Publishers don't write games unless they're of the 'one man operation' variety. Designers and authors typically write games, while publishers merely. . . er. . . publish them. That said, yeah, this won't hurt many designers or authors. I think that there is a good chance that it will hurt more than a few publishers in the long run.
 

WhatGravitas

Explorer
jdrakeh said:
Basically, Mike Mearls proposed an OGC wiki as a fan/publisher resource, and a bunch of movers and shakers in the hobby industry blew a gasket, going so far as to state that they did not want any content they had previously declared as OGC reused for such a project.
Link to Mearls' post... - for the context.

Cheers, LT.
 

Ralts Bloodthorne

First Post
Oh man, now I remember that. I got in some serious flame wars over that.
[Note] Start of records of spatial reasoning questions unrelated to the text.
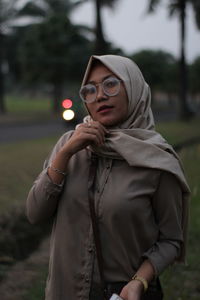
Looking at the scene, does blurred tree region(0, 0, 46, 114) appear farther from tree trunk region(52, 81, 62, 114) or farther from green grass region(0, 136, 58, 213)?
green grass region(0, 136, 58, 213)

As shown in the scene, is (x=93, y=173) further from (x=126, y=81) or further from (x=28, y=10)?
(x=28, y=10)

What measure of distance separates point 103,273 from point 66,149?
47 centimetres

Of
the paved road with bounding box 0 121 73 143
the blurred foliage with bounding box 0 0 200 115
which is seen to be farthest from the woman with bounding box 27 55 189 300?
the blurred foliage with bounding box 0 0 200 115

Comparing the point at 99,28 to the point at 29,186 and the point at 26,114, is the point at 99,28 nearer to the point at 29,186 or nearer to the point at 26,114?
the point at 29,186

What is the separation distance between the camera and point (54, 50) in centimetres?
3238

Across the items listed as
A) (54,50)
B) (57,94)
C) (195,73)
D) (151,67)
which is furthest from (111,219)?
(195,73)

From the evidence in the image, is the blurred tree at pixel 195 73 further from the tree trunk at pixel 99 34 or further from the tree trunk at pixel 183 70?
the tree trunk at pixel 99 34

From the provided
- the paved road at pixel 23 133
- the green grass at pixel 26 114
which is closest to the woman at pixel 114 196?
the paved road at pixel 23 133

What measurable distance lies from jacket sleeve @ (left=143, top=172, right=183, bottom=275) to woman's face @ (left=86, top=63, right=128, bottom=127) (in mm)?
273

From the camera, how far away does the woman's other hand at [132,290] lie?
5.85ft

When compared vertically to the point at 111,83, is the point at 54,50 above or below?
below

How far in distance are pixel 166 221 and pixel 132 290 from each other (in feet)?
0.94

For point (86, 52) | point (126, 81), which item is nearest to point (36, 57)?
point (86, 52)

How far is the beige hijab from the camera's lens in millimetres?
1835
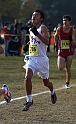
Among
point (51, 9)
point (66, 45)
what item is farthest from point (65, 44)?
point (51, 9)

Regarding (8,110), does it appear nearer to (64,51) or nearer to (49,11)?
(64,51)

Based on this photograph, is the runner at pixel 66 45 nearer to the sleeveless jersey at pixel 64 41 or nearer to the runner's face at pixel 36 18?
the sleeveless jersey at pixel 64 41

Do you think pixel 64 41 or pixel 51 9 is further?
pixel 51 9

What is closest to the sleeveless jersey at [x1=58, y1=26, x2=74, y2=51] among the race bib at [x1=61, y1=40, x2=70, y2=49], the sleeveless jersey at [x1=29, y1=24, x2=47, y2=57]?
the race bib at [x1=61, y1=40, x2=70, y2=49]

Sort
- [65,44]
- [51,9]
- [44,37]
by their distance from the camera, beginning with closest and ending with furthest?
[44,37] < [65,44] < [51,9]

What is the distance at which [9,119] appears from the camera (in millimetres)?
9336

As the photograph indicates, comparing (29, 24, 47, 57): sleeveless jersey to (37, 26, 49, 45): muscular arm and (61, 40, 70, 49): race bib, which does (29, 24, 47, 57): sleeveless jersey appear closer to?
(37, 26, 49, 45): muscular arm

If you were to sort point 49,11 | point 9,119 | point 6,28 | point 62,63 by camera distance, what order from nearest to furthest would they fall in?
point 9,119 → point 62,63 → point 6,28 → point 49,11

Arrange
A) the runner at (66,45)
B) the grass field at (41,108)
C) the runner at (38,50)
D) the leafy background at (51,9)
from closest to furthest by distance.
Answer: the grass field at (41,108) → the runner at (38,50) → the runner at (66,45) → the leafy background at (51,9)

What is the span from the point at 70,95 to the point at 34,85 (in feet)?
7.59

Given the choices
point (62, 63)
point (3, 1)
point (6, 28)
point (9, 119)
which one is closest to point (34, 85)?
point (62, 63)

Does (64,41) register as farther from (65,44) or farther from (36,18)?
(36,18)

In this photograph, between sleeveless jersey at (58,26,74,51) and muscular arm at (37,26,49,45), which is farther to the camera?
sleeveless jersey at (58,26,74,51)

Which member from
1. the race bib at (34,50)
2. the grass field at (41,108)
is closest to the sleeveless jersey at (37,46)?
the race bib at (34,50)
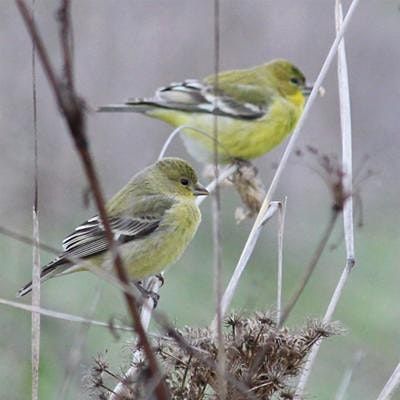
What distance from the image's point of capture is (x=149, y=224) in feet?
16.7

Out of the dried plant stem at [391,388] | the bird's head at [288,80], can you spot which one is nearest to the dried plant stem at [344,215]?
the dried plant stem at [391,388]

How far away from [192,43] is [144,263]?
523cm

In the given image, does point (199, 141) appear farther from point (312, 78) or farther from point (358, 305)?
point (312, 78)

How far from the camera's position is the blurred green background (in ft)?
21.3

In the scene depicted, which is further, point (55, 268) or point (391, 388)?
point (55, 268)

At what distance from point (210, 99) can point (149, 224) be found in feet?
7.23

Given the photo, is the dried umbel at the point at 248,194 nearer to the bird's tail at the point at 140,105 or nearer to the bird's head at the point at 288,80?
the bird's tail at the point at 140,105

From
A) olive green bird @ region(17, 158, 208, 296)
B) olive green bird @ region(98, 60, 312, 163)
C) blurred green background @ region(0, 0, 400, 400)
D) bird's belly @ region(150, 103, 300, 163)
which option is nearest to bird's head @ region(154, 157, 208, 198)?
olive green bird @ region(17, 158, 208, 296)

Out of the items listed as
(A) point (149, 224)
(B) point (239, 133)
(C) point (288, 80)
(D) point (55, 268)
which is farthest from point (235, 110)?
(D) point (55, 268)

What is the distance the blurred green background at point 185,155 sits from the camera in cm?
650

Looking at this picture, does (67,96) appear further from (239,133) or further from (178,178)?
(239,133)

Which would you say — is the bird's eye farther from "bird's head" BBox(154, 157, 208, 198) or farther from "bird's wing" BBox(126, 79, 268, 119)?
"bird's wing" BBox(126, 79, 268, 119)

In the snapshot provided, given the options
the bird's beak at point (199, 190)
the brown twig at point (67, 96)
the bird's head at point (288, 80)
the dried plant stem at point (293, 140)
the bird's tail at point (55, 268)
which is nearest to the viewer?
the brown twig at point (67, 96)

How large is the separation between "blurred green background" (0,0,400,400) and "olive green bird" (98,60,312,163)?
0.52 meters
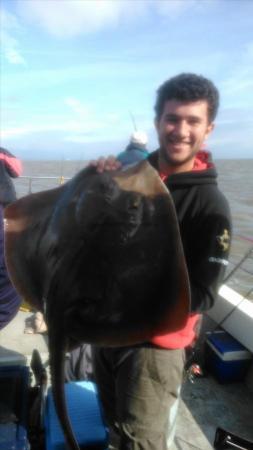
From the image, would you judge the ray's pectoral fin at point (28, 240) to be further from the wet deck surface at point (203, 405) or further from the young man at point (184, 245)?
the wet deck surface at point (203, 405)

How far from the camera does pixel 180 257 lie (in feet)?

I think at one point I called some pretty "big shots" a bunch of cowards if I remember right, and even got banned on another board for calling some people a bunch of RIAA wannabes.

I'd forgotten the epic whining and tantrums around the Wiki discussion.
 


jdrakeh

Front Range Warlock
cangrejoide said:
Wow I just read that, and thats from 2005. So who did back out? What companies/publishers did not want to cooperate with OGC wiki?

Use more Google. Search for the terms that I suggest above.